Dans un contexte de fort développement de la filière méthanisation en France et alors que l’État favorise le rachat du biogaz, certains scientifiques posent la question de la pertinence de ce choix. Le biogaz procure une énergie renouvelable qui sert à faire de l’électricité ou de la chaleur (c’est la cogénération). Ou qui est injectée directement dans les réseaux de gaz sous forme de biométhane. Détour par une controverse.

Pas rentable, le gaz vert ?

Comme on le comprend à travers l’histoire d’Agripower (entreprise de Carquefou spécialisée dans les solutions de méthanisation), en 2025, en matière de méthanisation industrielle, c’est la manne de l’État qui fait la pluie et le beau temps du business. Pourtant, relève Daniel Chateigner, professeur de l’université de Caen-Normandie, « la méthanisation est très peu efficace ».

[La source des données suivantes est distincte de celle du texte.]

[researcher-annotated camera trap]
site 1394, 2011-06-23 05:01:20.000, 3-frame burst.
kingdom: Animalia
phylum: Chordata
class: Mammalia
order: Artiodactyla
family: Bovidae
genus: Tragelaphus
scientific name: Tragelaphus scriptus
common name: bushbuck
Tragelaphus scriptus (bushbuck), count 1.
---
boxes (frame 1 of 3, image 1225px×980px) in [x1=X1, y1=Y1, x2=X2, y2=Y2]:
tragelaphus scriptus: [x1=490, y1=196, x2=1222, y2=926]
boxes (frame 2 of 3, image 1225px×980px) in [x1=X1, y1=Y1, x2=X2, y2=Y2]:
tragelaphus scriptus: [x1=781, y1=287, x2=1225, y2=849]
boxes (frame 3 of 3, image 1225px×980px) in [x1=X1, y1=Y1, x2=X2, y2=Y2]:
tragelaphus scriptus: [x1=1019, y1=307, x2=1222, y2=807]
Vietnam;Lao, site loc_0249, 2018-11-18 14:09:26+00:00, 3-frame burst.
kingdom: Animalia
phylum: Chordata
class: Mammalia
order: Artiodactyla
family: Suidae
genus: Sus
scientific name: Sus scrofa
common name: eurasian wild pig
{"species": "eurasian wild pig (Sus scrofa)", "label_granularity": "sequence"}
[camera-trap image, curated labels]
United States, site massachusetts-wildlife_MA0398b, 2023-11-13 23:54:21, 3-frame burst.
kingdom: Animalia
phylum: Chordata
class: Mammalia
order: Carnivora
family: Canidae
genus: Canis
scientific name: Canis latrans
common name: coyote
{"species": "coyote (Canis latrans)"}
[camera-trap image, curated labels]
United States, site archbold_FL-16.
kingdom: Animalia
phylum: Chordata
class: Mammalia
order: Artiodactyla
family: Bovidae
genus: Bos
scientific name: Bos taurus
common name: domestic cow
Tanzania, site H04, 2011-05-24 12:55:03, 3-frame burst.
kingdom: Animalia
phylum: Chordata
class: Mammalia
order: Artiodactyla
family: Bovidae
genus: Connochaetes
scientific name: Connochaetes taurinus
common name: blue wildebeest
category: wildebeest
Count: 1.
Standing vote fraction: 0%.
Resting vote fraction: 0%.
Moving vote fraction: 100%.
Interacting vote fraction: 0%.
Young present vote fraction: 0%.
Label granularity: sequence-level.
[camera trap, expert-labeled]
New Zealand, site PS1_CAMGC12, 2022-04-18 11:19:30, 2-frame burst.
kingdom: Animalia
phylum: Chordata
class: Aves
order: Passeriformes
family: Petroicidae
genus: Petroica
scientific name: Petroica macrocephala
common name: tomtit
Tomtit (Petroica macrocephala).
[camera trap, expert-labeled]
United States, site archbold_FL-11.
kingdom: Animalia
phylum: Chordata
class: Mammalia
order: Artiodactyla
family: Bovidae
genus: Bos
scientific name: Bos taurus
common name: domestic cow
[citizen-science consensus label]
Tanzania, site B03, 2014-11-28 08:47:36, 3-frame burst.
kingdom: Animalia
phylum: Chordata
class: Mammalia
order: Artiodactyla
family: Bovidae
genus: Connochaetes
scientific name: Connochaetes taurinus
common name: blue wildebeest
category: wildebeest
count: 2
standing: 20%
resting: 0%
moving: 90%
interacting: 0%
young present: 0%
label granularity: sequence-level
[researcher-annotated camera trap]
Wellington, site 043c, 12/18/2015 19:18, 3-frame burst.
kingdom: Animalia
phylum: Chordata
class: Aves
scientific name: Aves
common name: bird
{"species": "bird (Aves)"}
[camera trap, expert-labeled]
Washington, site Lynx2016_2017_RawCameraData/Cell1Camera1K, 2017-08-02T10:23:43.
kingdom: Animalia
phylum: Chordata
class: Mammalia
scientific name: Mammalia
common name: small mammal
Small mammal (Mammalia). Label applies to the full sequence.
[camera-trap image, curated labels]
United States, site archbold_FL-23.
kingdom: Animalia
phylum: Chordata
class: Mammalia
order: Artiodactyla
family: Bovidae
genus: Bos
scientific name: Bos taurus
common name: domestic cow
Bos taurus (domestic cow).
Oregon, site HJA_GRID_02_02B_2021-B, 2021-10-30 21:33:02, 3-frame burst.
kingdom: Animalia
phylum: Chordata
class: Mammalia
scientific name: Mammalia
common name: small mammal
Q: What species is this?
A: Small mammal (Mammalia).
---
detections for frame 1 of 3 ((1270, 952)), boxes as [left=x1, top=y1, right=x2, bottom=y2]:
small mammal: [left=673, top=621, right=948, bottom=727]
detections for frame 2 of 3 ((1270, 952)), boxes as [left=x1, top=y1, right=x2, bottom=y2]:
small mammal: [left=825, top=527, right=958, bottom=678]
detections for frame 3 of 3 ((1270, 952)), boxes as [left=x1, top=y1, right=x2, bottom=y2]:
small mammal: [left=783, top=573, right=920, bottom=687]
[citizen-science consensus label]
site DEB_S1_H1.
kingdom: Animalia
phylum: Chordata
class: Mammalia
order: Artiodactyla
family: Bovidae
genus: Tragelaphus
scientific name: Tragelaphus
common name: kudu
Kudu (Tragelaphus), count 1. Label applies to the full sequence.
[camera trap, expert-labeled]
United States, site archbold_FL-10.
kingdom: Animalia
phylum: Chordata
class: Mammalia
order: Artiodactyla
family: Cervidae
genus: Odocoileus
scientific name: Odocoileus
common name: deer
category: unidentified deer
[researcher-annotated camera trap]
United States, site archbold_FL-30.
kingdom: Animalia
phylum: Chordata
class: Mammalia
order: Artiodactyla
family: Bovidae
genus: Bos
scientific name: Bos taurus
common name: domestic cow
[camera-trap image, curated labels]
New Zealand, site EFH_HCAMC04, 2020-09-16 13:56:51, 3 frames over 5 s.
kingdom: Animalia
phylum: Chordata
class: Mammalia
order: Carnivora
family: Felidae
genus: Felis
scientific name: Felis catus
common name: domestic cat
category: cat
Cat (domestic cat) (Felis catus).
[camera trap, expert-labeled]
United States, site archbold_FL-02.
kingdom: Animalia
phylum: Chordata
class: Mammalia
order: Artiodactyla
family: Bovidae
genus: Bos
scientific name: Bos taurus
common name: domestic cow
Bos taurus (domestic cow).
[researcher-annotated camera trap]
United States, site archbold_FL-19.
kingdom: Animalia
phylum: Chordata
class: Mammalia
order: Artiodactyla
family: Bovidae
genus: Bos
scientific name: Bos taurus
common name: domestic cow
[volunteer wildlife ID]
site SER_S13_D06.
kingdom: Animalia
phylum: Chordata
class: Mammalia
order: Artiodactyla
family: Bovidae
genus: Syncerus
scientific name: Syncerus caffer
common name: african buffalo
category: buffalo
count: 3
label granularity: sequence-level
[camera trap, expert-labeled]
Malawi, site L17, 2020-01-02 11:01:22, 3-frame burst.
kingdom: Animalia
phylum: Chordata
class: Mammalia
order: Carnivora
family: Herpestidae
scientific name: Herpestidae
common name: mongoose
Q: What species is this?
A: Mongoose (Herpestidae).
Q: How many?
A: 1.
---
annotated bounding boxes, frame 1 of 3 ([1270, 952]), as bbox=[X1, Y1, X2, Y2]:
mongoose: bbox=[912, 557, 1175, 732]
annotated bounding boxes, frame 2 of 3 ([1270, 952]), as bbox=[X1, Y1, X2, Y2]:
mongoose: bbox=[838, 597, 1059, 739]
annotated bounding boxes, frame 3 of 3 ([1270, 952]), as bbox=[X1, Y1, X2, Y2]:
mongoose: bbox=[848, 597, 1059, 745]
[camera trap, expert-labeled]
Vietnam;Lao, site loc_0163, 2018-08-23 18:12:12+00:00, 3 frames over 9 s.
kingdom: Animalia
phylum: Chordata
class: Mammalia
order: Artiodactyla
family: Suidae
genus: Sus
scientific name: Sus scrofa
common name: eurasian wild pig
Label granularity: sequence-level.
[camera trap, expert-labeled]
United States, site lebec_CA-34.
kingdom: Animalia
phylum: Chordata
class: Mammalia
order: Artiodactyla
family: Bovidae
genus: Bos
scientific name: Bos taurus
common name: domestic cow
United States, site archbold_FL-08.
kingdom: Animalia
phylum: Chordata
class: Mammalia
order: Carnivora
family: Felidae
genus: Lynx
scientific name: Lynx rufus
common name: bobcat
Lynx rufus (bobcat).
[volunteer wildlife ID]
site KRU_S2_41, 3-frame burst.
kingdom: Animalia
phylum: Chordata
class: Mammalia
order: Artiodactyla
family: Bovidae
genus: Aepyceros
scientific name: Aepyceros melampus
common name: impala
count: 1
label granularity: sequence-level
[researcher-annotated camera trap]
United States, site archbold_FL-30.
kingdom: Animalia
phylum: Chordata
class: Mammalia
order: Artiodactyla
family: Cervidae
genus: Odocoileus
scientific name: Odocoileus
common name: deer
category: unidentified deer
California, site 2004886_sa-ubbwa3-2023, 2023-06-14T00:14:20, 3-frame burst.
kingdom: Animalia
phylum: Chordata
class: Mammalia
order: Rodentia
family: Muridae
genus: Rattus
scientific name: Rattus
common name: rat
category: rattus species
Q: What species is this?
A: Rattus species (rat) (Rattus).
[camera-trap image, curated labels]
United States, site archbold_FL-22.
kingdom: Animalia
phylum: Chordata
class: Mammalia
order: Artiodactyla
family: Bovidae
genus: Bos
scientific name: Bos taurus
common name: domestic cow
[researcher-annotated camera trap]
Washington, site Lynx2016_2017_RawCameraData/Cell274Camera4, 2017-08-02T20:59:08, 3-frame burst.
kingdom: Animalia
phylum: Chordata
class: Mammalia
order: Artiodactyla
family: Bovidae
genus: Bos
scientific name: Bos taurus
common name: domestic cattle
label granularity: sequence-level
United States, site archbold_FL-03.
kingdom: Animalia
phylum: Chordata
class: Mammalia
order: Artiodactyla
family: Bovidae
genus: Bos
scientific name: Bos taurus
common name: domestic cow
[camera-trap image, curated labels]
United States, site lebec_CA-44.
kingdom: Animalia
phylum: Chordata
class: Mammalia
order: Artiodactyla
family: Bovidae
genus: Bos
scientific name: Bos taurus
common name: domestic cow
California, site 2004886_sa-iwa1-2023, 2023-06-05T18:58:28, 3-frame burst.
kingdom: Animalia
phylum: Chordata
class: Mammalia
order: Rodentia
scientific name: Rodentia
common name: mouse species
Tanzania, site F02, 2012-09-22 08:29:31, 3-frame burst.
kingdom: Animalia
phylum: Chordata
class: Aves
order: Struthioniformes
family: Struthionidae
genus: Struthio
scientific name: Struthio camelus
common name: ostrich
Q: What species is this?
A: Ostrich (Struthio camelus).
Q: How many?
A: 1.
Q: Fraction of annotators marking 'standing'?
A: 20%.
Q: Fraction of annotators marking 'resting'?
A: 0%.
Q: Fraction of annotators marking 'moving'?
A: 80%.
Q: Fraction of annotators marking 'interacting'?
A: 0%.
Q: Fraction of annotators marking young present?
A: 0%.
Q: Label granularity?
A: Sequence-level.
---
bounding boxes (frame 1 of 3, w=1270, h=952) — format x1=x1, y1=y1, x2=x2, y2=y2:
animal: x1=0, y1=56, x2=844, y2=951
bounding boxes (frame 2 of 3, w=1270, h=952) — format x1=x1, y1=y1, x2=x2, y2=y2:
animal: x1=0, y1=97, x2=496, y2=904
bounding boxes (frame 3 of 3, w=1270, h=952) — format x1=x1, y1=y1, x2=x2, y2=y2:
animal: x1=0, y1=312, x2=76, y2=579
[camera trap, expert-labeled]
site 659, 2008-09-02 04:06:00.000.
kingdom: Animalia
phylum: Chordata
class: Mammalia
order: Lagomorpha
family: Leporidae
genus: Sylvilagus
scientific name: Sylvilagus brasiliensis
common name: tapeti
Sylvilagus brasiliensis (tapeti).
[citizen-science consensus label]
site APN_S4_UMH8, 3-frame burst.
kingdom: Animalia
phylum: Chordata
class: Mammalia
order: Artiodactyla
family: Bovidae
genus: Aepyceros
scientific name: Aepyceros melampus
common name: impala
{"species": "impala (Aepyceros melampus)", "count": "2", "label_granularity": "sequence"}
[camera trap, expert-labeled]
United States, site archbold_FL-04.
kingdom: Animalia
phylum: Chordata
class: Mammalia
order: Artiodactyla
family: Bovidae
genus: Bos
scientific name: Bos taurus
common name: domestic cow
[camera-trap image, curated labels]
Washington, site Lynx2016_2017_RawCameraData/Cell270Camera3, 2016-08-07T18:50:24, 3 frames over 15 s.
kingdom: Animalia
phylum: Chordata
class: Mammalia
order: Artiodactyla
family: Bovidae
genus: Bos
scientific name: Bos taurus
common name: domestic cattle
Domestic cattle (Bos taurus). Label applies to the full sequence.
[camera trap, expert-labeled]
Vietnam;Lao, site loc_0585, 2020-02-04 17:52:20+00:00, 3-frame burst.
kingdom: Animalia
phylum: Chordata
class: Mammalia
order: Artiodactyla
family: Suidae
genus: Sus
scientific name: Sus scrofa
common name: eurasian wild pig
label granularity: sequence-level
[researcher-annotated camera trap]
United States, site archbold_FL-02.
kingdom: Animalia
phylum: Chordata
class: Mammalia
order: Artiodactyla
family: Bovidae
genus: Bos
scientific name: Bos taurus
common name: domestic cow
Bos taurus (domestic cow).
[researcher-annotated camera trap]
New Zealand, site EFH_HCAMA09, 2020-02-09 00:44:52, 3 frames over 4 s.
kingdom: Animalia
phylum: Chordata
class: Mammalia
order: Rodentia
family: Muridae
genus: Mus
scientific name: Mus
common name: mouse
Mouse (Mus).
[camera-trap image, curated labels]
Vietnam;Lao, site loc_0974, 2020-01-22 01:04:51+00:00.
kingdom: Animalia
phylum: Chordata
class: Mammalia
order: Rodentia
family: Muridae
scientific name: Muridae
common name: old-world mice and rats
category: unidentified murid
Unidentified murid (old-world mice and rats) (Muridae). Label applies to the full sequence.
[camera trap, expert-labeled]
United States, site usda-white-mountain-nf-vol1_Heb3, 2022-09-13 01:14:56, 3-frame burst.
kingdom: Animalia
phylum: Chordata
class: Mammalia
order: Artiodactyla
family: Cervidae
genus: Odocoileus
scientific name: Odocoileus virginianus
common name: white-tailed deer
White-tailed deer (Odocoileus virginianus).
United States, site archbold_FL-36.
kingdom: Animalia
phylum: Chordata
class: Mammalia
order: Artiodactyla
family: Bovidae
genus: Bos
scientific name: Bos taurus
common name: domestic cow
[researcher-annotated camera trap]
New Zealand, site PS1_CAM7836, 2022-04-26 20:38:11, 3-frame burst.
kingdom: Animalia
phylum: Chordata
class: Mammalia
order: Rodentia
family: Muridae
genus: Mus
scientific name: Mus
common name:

Ce physicien cristallographe, chercheur au laboratoire de cristallographie et sciences des matériaux du CNRS, également membre du Collectif scientifique national méthanisation raisonnable (CSNM), a fait le calcul suivant : « Entre un hectare de maïs cultivé pour la méthanisation et un hectare de panneaux solaires, c’est au bas mot cent fois moins d’énergie délivrée. Financièrement, ça n’est pas viable. D’ailleurs, une cinquantaine d’unités liées à la méthanisation ont déposé le bilan ces trois dernières années. »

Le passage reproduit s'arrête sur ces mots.